Les réunions, en revanche, dans un premier temps ont été tolérées. Nous nous
réunissions alternativement au local du PDP ou d’Ettakatol, pour discuter selon quatre
axes : le droit des femmes, le rapport de l’Etat et de la religion, le cas des châtiments
corporels dans le système pénal (le Hûdud), la liberté de conscience. C’était une
discussion introduite par un invité, par exemple Abdelmajid Charfi, Ayadh Ben
Achour… et les représentants des partis s’exprimaient et débattaient.
A partir d’un certain moment, les autorités ont interdit nos réunions et nous sommes
passés dans la clandestinité. Quand, malgré nos précautions, les autorités avaient
connaissance de nos réunions, la police déployait un dispositif énorme qui encadrait
tout un quartier pour en empêchait l’accès. Nous sommes malgré tout parvenus à
élaborer des accords sur l’ensemble des points. abordés.
Les évolutions d’Ennahdha
C’est entre Ennahdha et les autres que les visions étaient les plus éloignées. Le
mouvement islamiste avait procédé un ajustement doctrinal dès 2003 aux rencontres
d’Aix en Provence, tenues à l’initiative de Moncef Marzouki, en vue, déjà, de constituer
un front politique. Les autres composantes de l’opposition n’y étaient pas favorables.

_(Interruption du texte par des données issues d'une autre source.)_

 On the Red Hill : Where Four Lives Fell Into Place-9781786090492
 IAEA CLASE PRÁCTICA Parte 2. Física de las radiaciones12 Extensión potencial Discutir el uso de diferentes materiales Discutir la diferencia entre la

Mustapha Ben Jaafar s’est rendu à Aix en Provence. Personnellement, j’ai préféré ne
pas y aller. Notre parti était représenté par Mohamed Goumani, qui avait la directive
expresse de ne rien signer dans le sens d’un front politique. Les conditions locales et
internationales faisaient qu’il aurait plus de désavantages que d’avantages, et nous
n’étions pas d’accord à l’époque sur le projet démocratique.
Le texte issu d’Aix-en-Provence montre comment Ennahdha était disposé à évoluer.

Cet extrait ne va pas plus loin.